Now the last thing I need to figure out is which Siri commands to use to activate a scene. Then I can switch on the entertainment center and dim the lights with a single voice command!

OpenStack: fixing “No socketless chef-zero server”

I’ve started playing with various incarnations of “in a box” OpenStack setups to familiarize myself with OpenStack, among them DevStack and Ubuntu OpenStack. The OpenStack Chef Repo looks promising to me, as it gives you a good starting point, but can easily be extended to more complex lab setups, or even full productions environments.

- **Source information**
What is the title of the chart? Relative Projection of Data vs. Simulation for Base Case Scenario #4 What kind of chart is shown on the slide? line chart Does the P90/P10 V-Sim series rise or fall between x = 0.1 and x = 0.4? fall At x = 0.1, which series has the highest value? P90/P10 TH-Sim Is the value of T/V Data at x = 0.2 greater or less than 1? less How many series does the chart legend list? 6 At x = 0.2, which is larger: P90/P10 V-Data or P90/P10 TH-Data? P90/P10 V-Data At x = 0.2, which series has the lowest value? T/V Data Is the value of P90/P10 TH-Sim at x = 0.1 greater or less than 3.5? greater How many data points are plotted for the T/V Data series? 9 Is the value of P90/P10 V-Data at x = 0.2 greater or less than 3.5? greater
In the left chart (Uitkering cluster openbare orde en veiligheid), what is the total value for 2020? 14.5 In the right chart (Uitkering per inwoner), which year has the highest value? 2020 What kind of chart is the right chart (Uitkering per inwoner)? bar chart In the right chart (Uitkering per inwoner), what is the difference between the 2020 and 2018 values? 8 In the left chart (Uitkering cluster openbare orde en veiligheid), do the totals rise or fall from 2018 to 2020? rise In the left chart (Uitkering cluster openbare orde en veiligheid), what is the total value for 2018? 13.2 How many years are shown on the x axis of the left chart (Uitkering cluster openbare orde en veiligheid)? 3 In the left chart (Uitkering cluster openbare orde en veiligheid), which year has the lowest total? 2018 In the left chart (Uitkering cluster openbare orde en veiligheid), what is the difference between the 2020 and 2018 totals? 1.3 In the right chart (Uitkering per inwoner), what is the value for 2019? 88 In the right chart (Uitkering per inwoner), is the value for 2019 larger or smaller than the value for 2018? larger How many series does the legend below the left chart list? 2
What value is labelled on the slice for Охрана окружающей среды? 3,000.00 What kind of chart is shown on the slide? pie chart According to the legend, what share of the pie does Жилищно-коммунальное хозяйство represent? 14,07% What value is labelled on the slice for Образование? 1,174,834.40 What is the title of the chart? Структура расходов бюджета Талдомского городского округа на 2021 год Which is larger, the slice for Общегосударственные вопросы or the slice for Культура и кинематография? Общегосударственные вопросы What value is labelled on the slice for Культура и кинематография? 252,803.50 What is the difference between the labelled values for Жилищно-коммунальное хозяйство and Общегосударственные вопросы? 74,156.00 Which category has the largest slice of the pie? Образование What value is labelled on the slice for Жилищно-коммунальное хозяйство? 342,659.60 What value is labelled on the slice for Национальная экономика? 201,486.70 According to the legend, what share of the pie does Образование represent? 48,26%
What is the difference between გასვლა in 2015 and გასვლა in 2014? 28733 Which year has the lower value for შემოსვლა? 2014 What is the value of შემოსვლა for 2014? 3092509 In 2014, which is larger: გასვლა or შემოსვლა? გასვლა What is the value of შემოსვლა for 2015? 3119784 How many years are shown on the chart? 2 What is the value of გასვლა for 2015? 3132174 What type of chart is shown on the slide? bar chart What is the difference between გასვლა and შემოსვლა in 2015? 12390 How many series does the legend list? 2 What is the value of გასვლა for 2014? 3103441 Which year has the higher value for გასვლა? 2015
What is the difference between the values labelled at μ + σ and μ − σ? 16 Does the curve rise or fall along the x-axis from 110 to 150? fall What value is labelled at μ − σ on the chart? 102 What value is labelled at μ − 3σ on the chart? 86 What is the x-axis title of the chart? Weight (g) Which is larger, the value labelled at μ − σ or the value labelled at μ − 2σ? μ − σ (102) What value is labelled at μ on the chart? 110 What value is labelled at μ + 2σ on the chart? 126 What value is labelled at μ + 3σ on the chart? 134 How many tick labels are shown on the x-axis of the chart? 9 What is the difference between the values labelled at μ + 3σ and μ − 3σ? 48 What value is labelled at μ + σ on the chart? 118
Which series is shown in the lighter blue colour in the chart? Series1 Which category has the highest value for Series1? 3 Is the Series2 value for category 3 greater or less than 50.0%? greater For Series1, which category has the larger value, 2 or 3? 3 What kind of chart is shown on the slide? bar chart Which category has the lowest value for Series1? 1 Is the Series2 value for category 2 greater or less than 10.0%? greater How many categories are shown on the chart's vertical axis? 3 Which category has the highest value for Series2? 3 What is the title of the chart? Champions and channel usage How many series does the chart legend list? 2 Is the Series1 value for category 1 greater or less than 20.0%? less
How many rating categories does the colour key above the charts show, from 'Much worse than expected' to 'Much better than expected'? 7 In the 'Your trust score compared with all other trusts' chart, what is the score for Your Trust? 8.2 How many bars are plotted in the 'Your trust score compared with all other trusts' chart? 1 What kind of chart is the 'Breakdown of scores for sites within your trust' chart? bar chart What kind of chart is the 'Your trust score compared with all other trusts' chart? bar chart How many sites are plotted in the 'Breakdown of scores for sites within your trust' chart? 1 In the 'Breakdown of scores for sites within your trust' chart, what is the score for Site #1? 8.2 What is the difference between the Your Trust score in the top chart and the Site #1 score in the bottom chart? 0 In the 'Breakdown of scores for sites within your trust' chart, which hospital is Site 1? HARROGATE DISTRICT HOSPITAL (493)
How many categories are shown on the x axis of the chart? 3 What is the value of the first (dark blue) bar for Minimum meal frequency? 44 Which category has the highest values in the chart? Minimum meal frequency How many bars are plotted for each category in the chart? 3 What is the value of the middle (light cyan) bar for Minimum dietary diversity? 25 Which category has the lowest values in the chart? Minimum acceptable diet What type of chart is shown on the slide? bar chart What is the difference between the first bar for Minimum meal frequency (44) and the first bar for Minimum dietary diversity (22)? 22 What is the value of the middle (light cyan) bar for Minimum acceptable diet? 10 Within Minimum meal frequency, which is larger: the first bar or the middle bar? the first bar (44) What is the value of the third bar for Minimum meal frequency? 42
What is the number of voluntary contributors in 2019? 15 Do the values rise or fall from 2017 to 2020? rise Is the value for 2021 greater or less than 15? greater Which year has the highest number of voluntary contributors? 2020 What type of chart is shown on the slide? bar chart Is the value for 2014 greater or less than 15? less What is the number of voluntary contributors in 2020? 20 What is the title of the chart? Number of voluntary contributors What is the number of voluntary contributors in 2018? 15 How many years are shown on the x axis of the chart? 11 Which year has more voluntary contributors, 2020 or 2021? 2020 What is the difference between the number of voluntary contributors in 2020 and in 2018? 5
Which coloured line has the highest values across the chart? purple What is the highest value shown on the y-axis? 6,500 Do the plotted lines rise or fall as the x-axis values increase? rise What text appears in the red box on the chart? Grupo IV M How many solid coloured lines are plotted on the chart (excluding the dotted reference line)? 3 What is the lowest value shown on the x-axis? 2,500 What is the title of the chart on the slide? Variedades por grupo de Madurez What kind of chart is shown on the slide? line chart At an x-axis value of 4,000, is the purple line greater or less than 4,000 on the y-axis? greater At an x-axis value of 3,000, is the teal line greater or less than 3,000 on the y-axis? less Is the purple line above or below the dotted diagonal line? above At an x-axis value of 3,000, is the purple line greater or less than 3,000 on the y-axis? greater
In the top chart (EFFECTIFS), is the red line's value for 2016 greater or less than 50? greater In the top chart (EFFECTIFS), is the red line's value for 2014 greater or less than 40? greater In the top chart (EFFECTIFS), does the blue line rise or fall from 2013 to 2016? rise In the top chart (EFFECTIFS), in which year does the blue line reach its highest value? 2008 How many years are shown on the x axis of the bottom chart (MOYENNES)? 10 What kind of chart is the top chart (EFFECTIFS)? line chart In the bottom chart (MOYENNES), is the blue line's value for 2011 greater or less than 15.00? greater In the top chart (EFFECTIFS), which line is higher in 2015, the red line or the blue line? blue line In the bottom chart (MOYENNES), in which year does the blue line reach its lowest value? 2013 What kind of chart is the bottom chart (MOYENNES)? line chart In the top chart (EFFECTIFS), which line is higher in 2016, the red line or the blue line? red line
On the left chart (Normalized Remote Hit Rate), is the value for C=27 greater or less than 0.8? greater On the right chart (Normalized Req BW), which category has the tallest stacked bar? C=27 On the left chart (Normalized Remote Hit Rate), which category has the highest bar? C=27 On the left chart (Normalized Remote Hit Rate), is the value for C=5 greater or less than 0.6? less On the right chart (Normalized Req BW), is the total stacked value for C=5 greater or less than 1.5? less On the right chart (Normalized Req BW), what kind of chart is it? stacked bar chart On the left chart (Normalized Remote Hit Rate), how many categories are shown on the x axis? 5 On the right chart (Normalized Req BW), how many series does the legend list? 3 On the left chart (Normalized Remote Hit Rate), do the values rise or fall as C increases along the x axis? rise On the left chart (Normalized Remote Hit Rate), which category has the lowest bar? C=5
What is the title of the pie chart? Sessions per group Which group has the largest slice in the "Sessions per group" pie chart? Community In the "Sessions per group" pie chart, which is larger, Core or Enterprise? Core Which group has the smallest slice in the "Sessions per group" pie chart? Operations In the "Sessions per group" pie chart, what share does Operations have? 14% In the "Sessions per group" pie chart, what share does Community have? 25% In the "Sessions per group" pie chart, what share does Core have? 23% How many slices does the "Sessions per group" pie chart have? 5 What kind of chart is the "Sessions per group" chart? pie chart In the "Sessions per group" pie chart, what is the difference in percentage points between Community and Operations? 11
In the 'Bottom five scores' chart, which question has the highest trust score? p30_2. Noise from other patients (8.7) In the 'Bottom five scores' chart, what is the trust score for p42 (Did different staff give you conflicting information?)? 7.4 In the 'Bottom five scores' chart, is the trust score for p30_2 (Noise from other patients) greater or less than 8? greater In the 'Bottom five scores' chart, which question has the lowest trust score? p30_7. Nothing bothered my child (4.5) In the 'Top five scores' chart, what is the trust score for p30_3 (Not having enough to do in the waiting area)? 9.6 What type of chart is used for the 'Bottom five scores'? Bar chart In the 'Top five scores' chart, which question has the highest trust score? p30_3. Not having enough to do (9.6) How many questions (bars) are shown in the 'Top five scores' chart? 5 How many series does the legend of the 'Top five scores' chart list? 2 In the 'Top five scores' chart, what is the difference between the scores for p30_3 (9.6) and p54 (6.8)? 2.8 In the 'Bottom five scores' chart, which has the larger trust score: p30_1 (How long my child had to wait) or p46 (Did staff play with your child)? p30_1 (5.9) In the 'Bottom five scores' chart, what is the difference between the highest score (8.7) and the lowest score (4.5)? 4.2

- **Exercise A**
Based on the OpenStack blog excerpt, is each statement true? Answer yes or no for each, quoting the words of the excerpt that decide it.
(i) The writer has tried DevStack.
(ii) The writer thinks the OpenStack Chef Repo works only for small lab setups.
(iii) The writer already knows which Siri commands activate a scene.
- **Exercise B**
According to the OpenStack blog excerpt, what does the writer want to do with a single voice command?
- **Exercise C**
Write the next few sentences of the OpenStack blog excerpt, picking up right after its last sentence.
The records are separate material and have nothing to do with the OpenStack blog excerpt.

- **Answer space A**
(i) Yes: "among them DevStack and Ubuntu OpenStack"
(ii) No: "can easily be extended to more complex lab setups, or even full productions environments"
(iii) No: "the last thing I need to figure out is which Siri commands to use to activate a scene"

- **Answer space B**
Switch on the entertainment center and dim the lights.

- **Answer space C**
The only problem? This error:

$ git clone
$ export REPO_OS=centos7.1
$ cd openstack-chef-repo
$ chef exec rake berks_vendor
$ chef exec rake aio_neutron
chef exec chef-client --force-formatter -z vagrant_linux.rb aio-neutron.rb
[2015-08-09T23:41:58+02:00] INFO: Started chef-zero at chefzero://localhost:8889 with repository at /Users/stb/working/xxx/openstack-chef-repo
  One version per cookbook

[2015-08-09T23:41:58+02:00] INFO: Forking chef instance to converge...
Starting Chef Client, version 12.3.0
[2015-08-10T00:02:19+02:00] INFO: Converging controller because 'converge true' is set ...
[2015-08-10T00:02:19+02:00] INFO: Port forwarded: local URL chefzero://localhost:8889 is available to as chefzero://localhost:8889 for the duration of this SSH connection.
[2015-08-10T00:02:19+02:00] INFO: Executing sudo chef-client -l info on vagrant@

    [controller] [2015-08-09T22:02:18+00:00] INFO: Forking chef instance to converge...
                 Starting Chef Client, version 12.4.1
                 [2015-08-09T22:02:18+00:00] INFO: *** Chef 12.4.1 ***
                 [2015-08-09T22:02:18+00:00] INFO: Chef-client pid: 13637
                 Chef encountered an error attempting to load the node data for "controller"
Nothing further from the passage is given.